Way back in the before times, I was involved in a unionization effort at the company I was with at the time. The Teamsters were trying to organize some part-time drivers and other similar sorts of labor. Most were guys working in these jobs were just doing it to pick up some extra money. It was a piece work deal. A man showed up and he was put to work on whatever was needed at the time. A small percentage tried to make a full-time job of it, but the hours were limited to 25 a week in order to discourage it.
Of course, a group of guys trying to make a career of washing cars or shuttling them to and from a location would always try hard to get more hours. When the company held the line, they contacted the union and the result was a union campaign. The Teamsters won by one vote, mostly by threatening the guys who were not interested. The result was they got a bunch of rules and new pay rates. The truly part-time wanted nothing to do with it and the original organizers were washed out one by one. It was a disaster.
It’s not hard to see something similar happening to fast food workers if they try to form a union. The companies will simply start automating the work and the result will be fewer people making slightly less, while the SEIU gets a piece of the action. Unions are not bad per se, but service worker unions prove little in the way of services to their members, while siphoning off a piece of their check. The SEIU is pretty much just a money racket for the Democratic Party, not a genuine labor movement.
The mathematics of fast food means it can never work. McDonald’s has about 25% of their costs in retail labor. That $7 meal you get in the drive through is a $1.75 in human costs. Doubling the wages does more than double the labor cost. It jacks up taxes and benefit costs. These franchises will have legal and personal costs associated with dealing with a union workforce. Since no one is buying a $10 union meal from McDonalds when they can get a $7 meal from some other option, the result will be ruinous.

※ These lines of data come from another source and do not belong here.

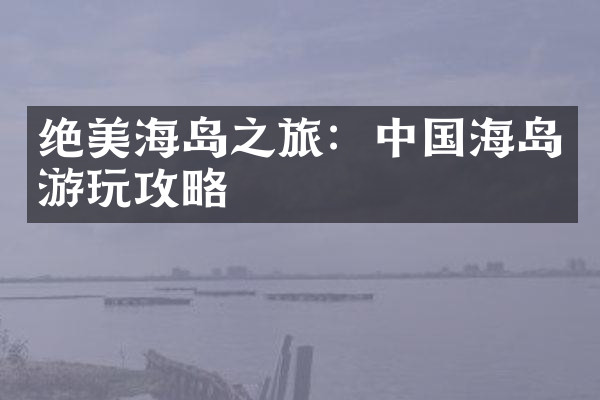 绝美海岛之旅：中国海岛游玩攻略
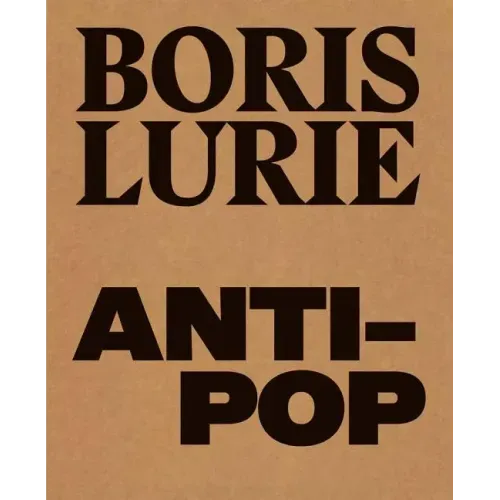Boris Lurie: Anti-Pop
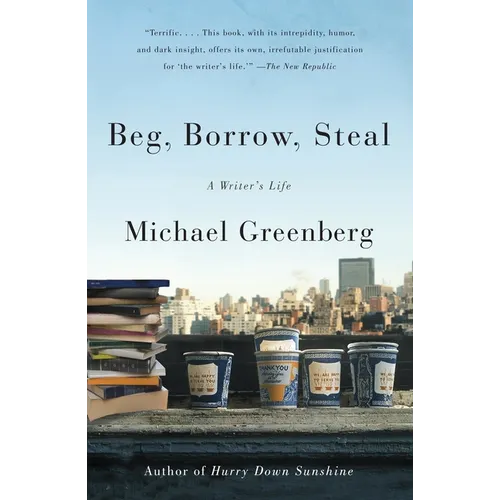 Beg, Borrow, Steal: A Writer's Life - Paperback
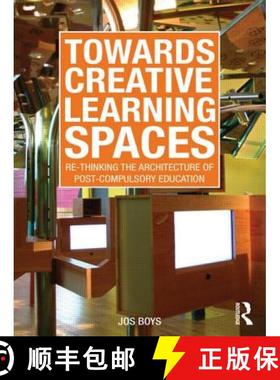 【3-4周达】Towards Creative Learning Spaces: Re-thinking the Architecture of Post-Compulsory Education [9780415570640]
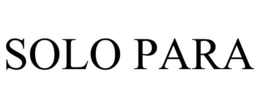 SOLO PARA trademark
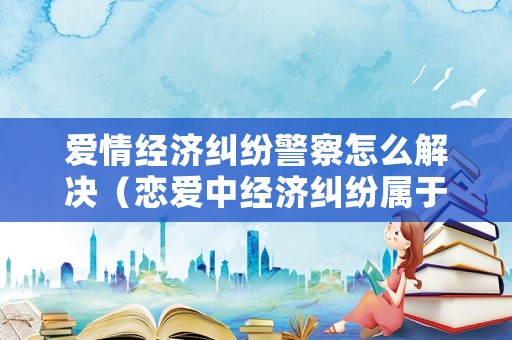 愛情經濟糾紛警察怎么解決（戀愛中經濟糾紛屬于什么法）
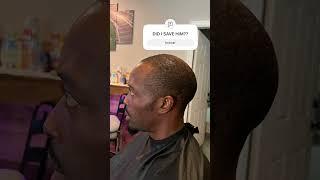 DID I SAVE HIM??? #haircut #faded #baldfade #housecall #cut #clean #transformation #mobilebarber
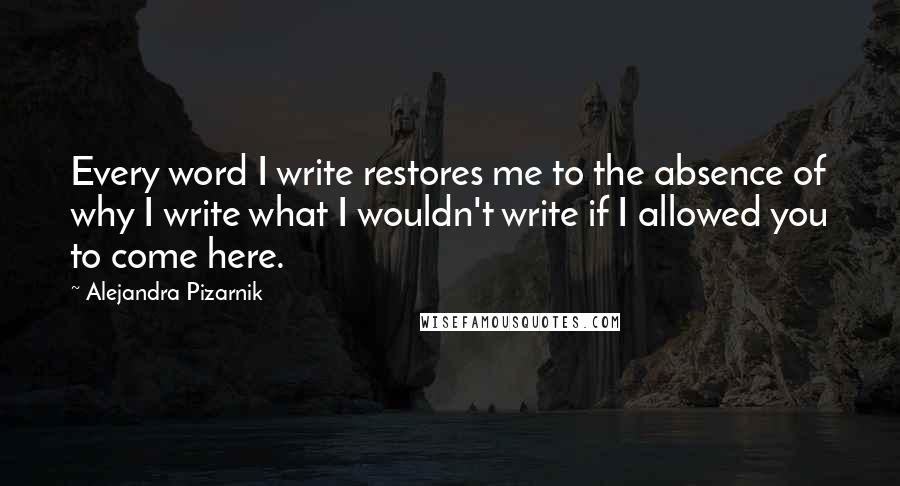 Alejandra Pizarnik Quotes: Every word I write restores me to the absence of why I write what I wouldn't write if I allowed you to come here.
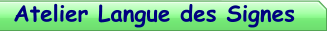 Atelier Langue des Signes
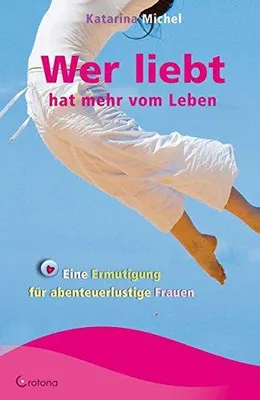 Produktbild von Wer liebt hat mehr vom Leben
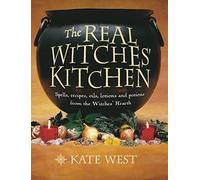 The Real Witches' Kitchen: Spells, Recipes, Oils, Lotions and Potions from the Witches' Hearth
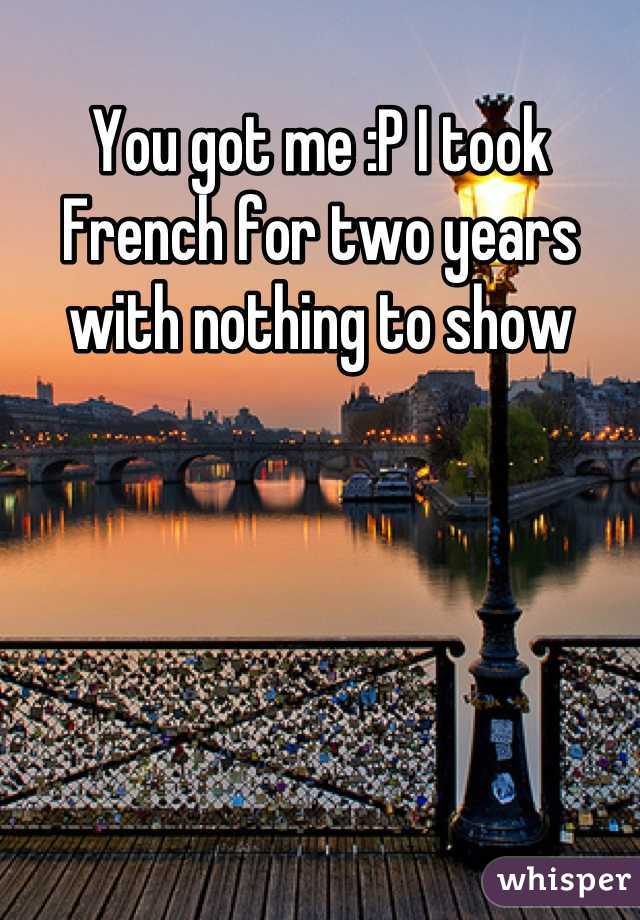 You got me :P I took French for two years with nothing to show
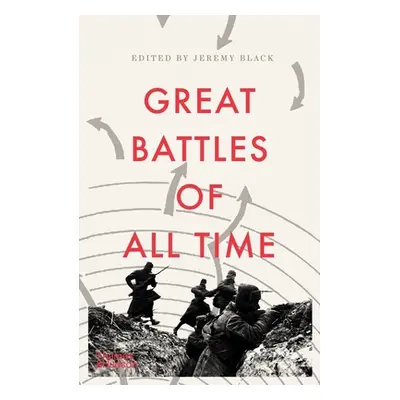 "The Great Battles of All Time" - "" ("Black Jeremy")(Paperback)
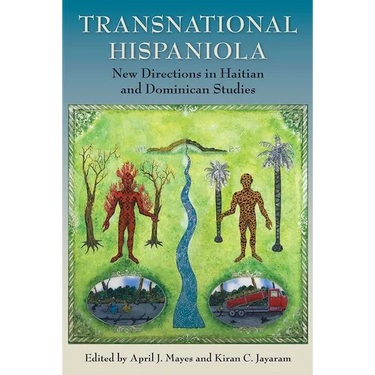 Transnational Hispaniola: New Directions in Haitian and Dominican Studies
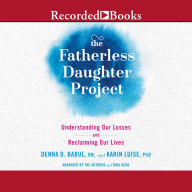 The Fatherless Daughter Project: Understanding Our Losses and Reclaiming Our Lives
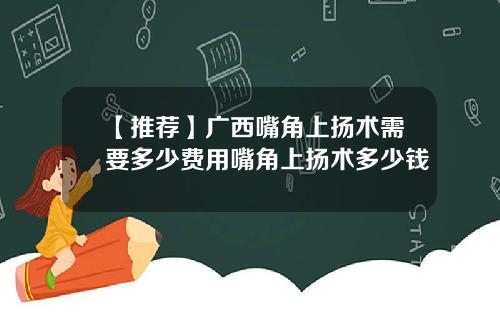 【推荐】广西嘴角上扬术需要多少费用嘴角上扬术多少钱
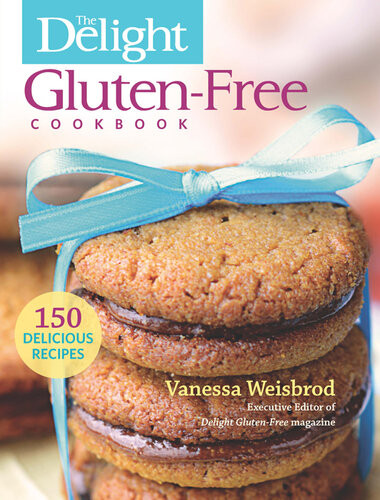 The Delight Glutenfree Cookbook Vanessa Weisbrod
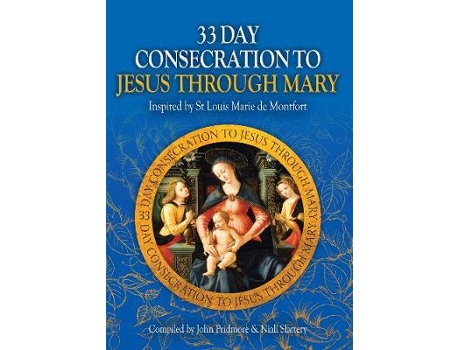 Livro 33 day consecration to jesus through mary de revised by john pridmore , revised by niall slattery (inglês)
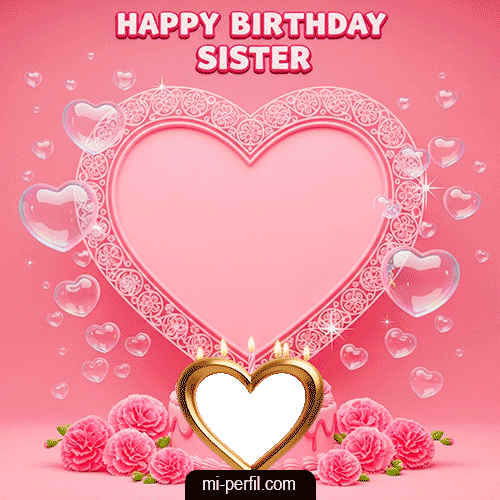 Marco Happy BirthDay Sister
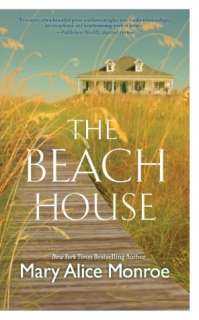   The Beach House by Mary Alice Monroe, Mira  NOOK 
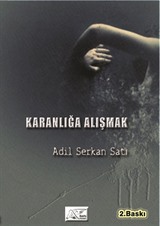 Karanlığa Alışmak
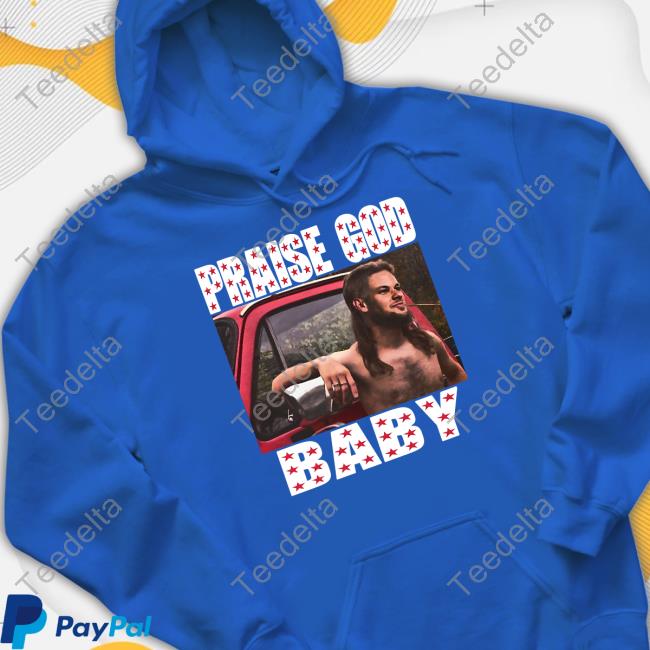 Funnyahhtees Store Praise God Bab T Shirt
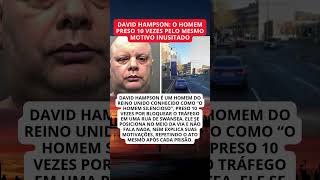 Homem é preso 10 vezes pelo mesmo motivo inusitado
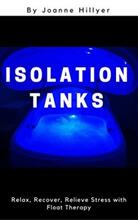 Isolation Tanks by Joanne Hillyer - Book cover.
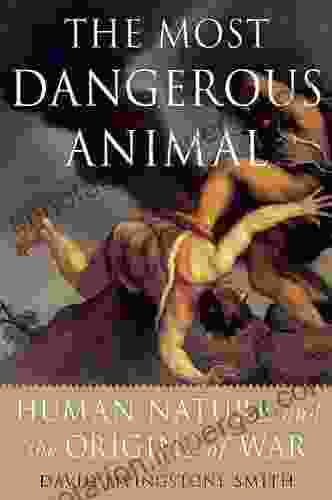 The Most Dangerous Animal: Human Nature And The Origins Of War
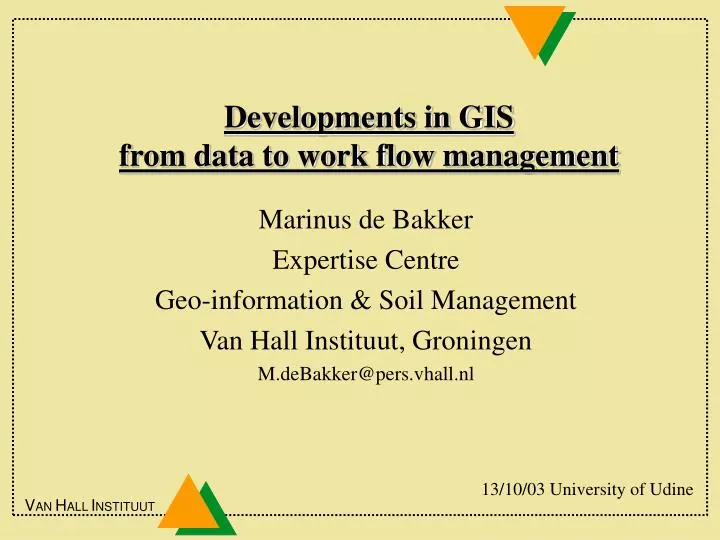 developments in gis from data to work flow management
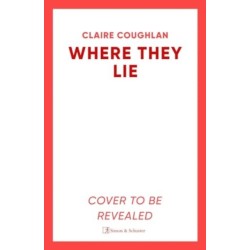 Where They Lie: The thrillingly atmospheric debut from an exciting new voice in crime fiction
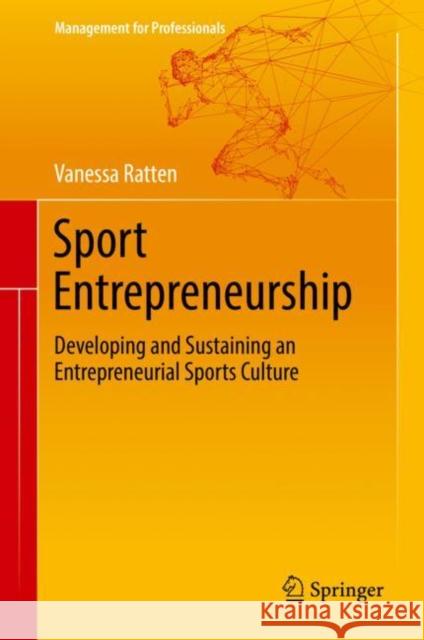 Sport Entrepreneurship: Developing and Sustaining an Entrepreneurial Sports Culture Ratten, Vanessa 9783319730097 Springer
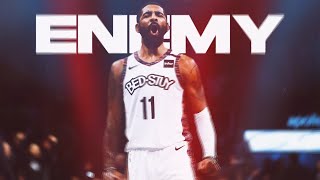 Kyrie Irving Mix - ‘Enemy’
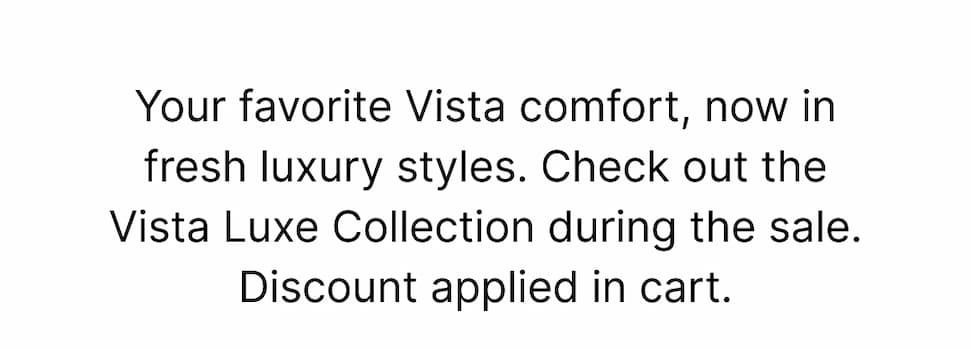 Your favorite Vista comfort, now in fresh new styles. Shop the latest Vista Luxe additions during the sitewide sale! Discount applied in cart. Shop now!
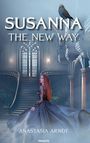Anastasia Arndt: Susanna: The New Way, Buch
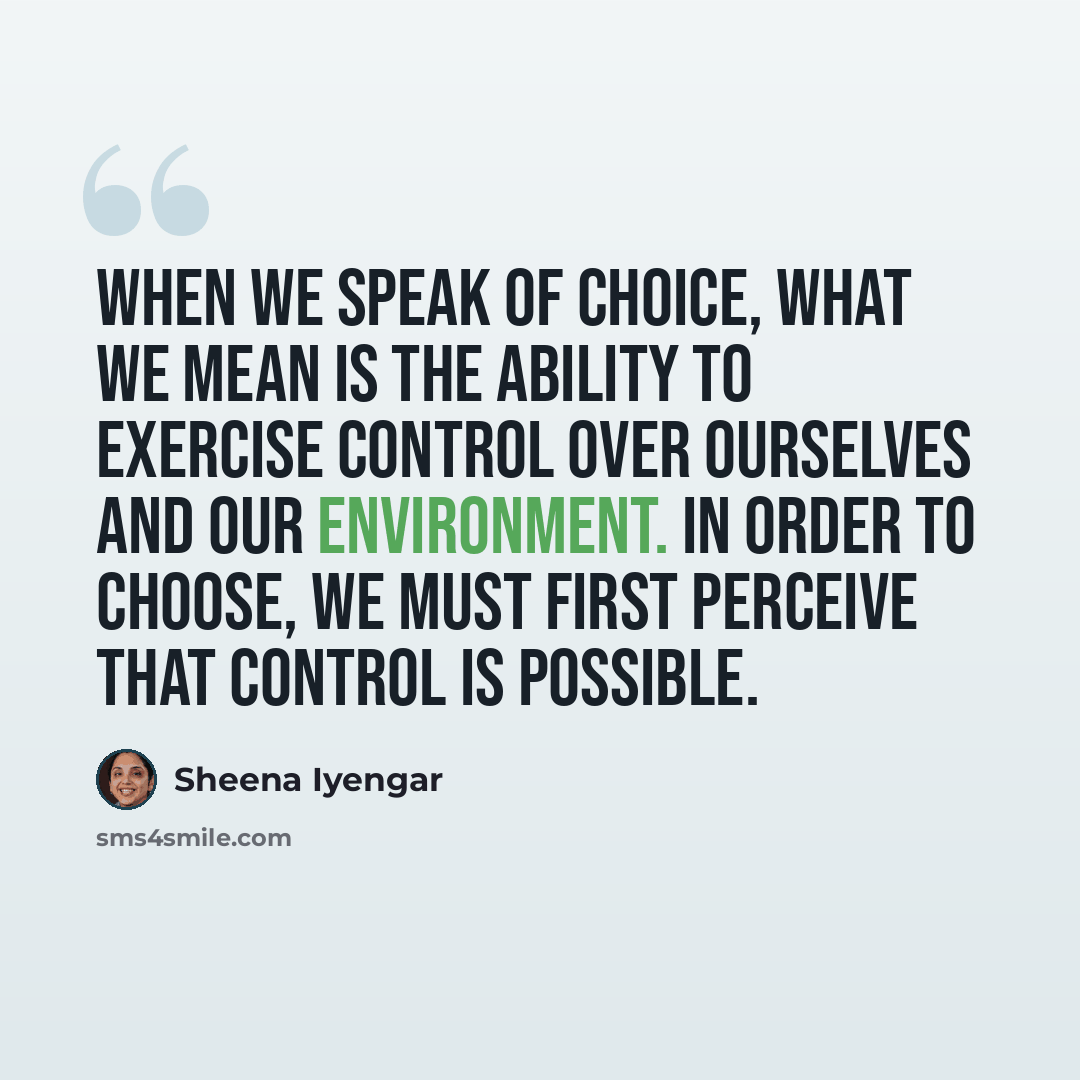 “When we speak of choice, what we mean is the ability to exercise control over ourselves and our environment. In order to choose, we must first perceive that control is possible.” quote by Sheena Iyengar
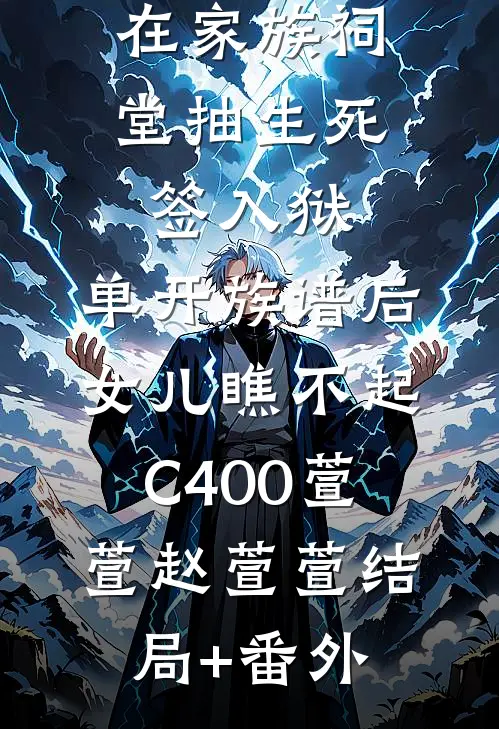 在家族祠堂抽生死签入狱，单开族谱后女儿瞧不起C400萱萱赵萱萱结局+番外
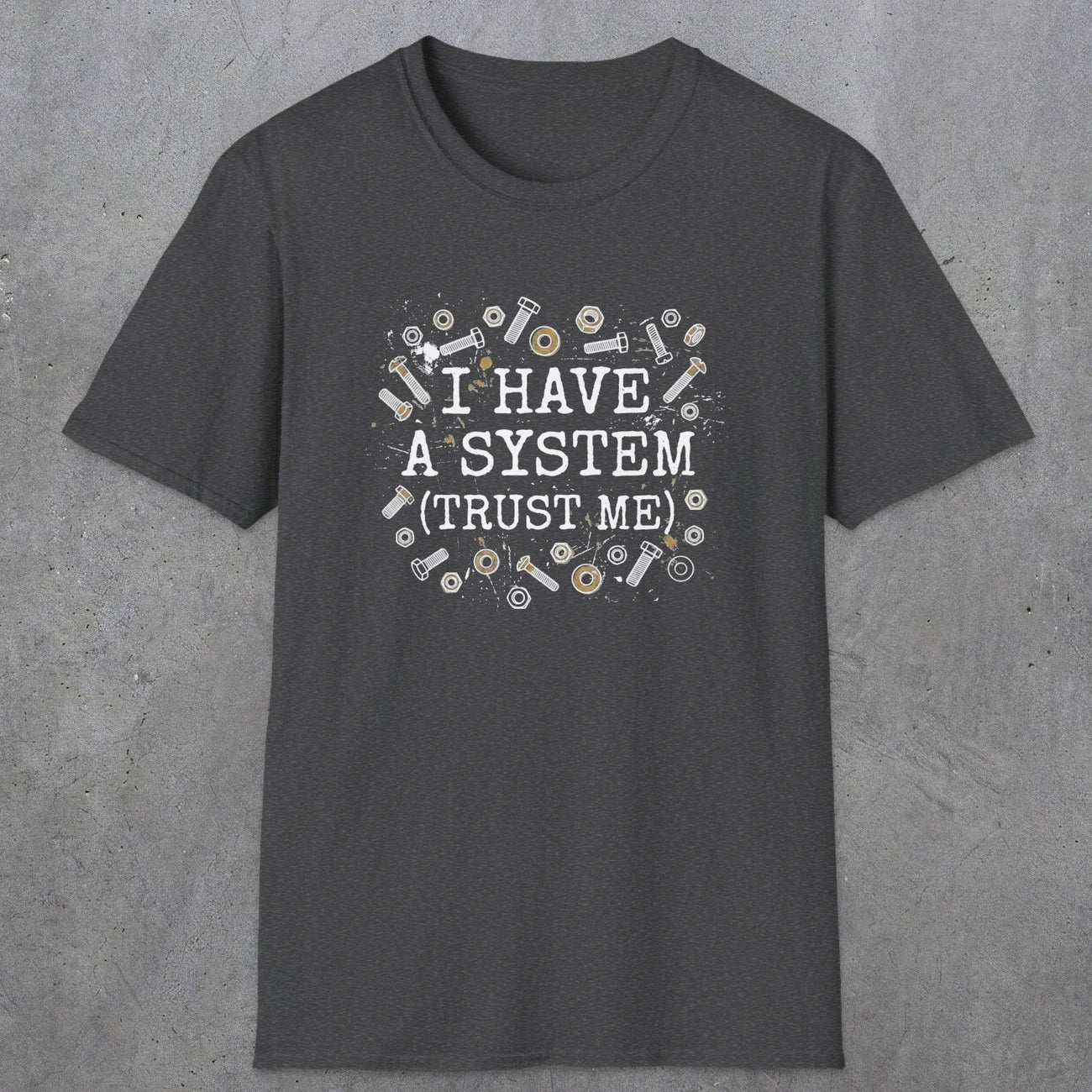 0067 I have a system (trust me) | Funny Dad T-Shirt | RustyDad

Of course, what never gets mentioned is the fact that these jobs were never intended to be careers. They were originally for kids and adults looking for part-time work. The manager would make a career of it, but the front-line people were always intended to be temporary workers in a homogeneous society. That is, your kid got a job at McDonalds, working for someone who lived in the community. The franchise was locally owned, so it was like going to work for a neighbor. That was the point of franchising.
That meant a different relationship between the owners, customer and workers than we see today. Go into a McDonalds now and the staff are weird little brown people from another land. They barely speak English. The manager is just a employee from somewhere, working for a company that has twenty franchises. As the customer, you have no emotional attachment to the place, as it is run by strangers and owned by some out of town interest. The workers peasants with no better options.
It is something to watch in the coming years. Chick-fil-A relies on the old model of hiring locals needing part-time work. They pay better, but expect more. The experience is vastly better for the customer, as the people are pleasant, speak English and seem to care about doing a good job. No one talks about unions and the customers have no reason to think the workers need representation. McDonalds relies on indentured servants and illegals and their reputation has declined as a result. Which model will prevail?